**Supplied text**
<<<<

Going to the city was a big trip on the train which included pre planning meeting spots etc and coins for a phone box.

$20-$50 could get a whole day though I reckon as a teenager in the 90s

I remember summers were hot watching Australian open and ODIs laying on the floor melting bored. Doesnt feel as hot anymore imo or used to it and doesn't bother me too much prob coz I work arvo and go from cool house to cool work.





On SM-S908E using BigFooty.com mobile app
 
1993 was the first year I lived somewhere with an air conditioner.

1994 was the first year I lived somewhere with a working air conditioner. Ah, share houses.

Saturday mornings were always a little slow as would have been out until the AMs on the tiles, unless I was playing footy.

It's hard to compare 1993 to 2023 because it's more that I was 30 years younger than it is being 30 years ago, if that makes sense. I do things at 50 that I'd never do as 20, and things I did at 20 that I'd never do at 50. But it has little to do with beer costing a crap load more than $1.05 for a pot of Carlton and Blockbuster going broke.

So much sport and activity in the 90's. Probably as much if not more accessible now, just that I'm too broken down and decrepit to take advantage.

>>>>

**Work request**
Answer the following from the forum post on life in the 1990s, one line per answer:
(a) What sum of money could pay for a whole day out as a teenager in the 90s?
(b) In what year did the writer first live somewhere with a working air conditioner?
(c) What price is given for a pot of Carlton?

**Information supplied**
<<<<

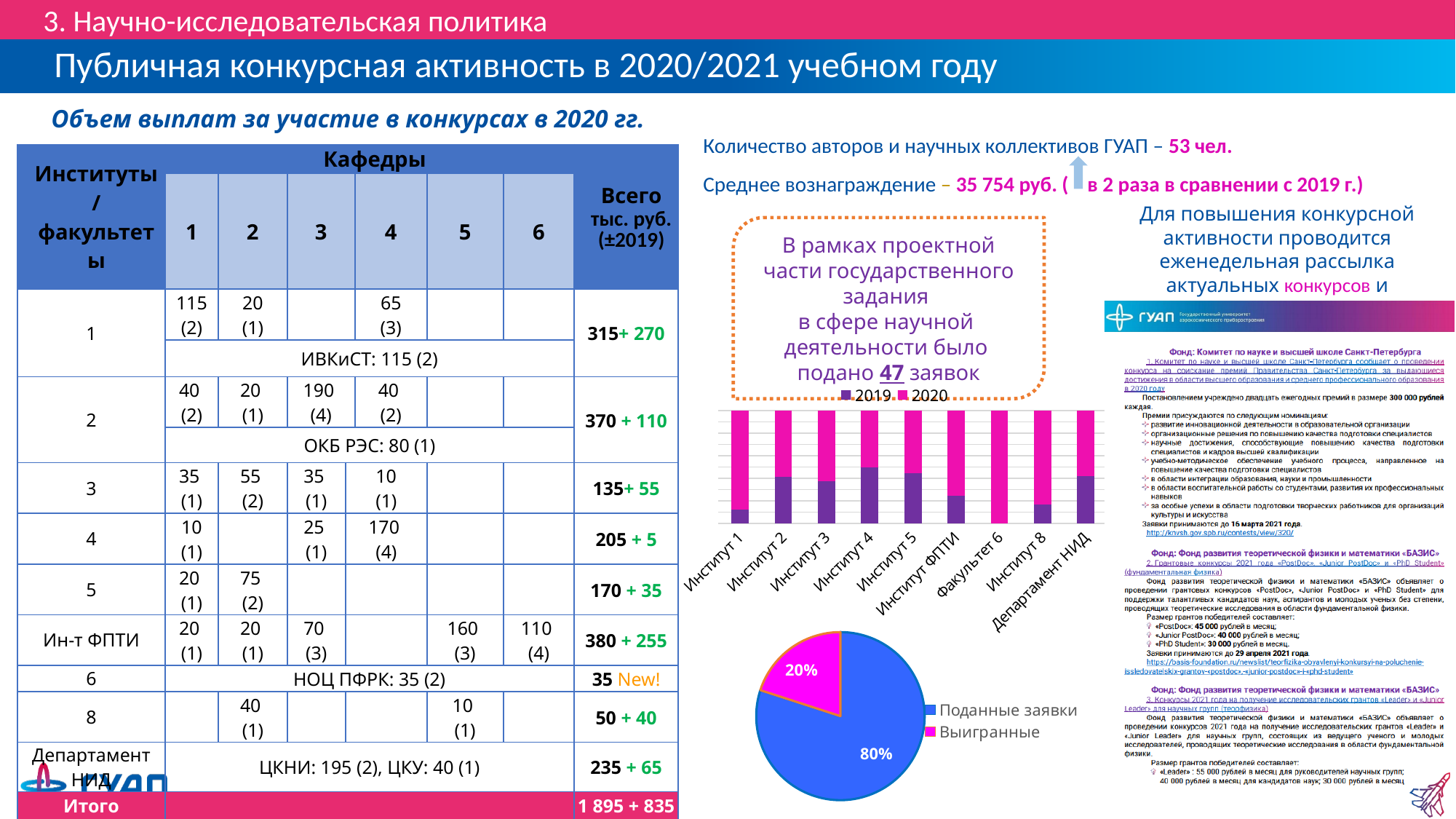
In the pie chart, what is the difference between the 'Поданные заявки' share and the 'Выигранные' share? 60% How many categories are shown on the x axis of the 2019/2020 bar chart? 9 In the 2019/2020 bar chart, which series is shown in magenta? 2020 In the pie chart, which slice is larger, 'Поданные заявки' or 'Выигранные'? Поданные заявки What kind of chart is the chart with the legend '2019' and '2020' in the middle of the slide? bar chart In the pie chart, what colour is the 'Выигранные' slice? magenta What kind of chart is the chart at the bottom right of the slide with the 20% and 80% slices? pie chart In the pie chart, what share is labelled for the 'Выигранные' slice? 20% How many slices does the pie chart have? 2 In the pie chart, what share is labelled for the 'Поданные заявки' slice? 80% In the 2019/2020 bar chart, which category is listed last on the x axis? Департамент НИД How many series does the legend of the 2019/2020 bar chart list? 2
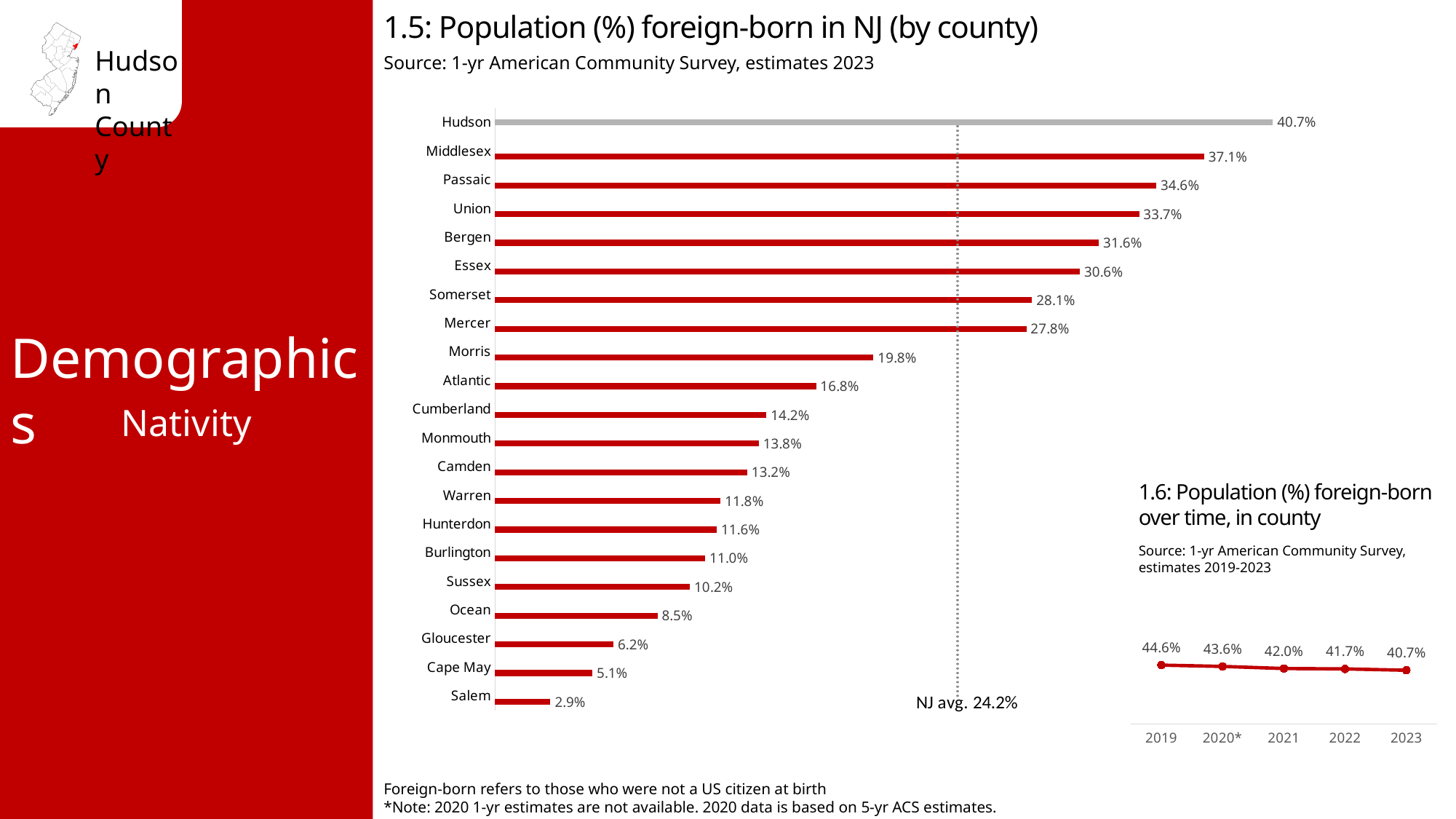
In chart 1.5 (Population (%) foreign-born in NJ by county), what is the value for Bergen? 31.6% In chart 1.5 (Population (%) foreign-born in NJ by county), how many counties are plotted? 21 In chart 1.6 (Population (%) foreign-born over time, in county), what is the difference between 2019 and 2023? 3.9% In chart 1.6 (Population (%) foreign-born over time, in county), what is the value for 2019? 44.6% What kind of chart is chart 1.5 (Population (%) foreign-born in NJ by county)? bar chart In chart 1.5 (Population (%) foreign-born in NJ by county), what is the difference between Hudson and Middlesex? 3.6% In chart 1.5 (Population (%) foreign-born in NJ by county), what NJ average is marked by the dotted line? 24.2% In chart 1.6 (Population (%) foreign-born over time, in county), do the values rise or fall from 2019 to 2023? fall In chart 1.5 (Population (%) foreign-born in NJ by county), which is larger, Morris or Atlantic? Morris In chart 1.5 (Population (%) foreign-born in NJ by county), what is the value for Hudson? 40.7% In chart 1.5 (Population (%) foreign-born in NJ by county), which county has the highest value? Hudson In chart 1.5 (Population (%) foreign-born in NJ by county), which county has the lowest value? Salem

>>>>

**Result of the exercise**
(a) $20-$50
(b) 1994
(c) $1.05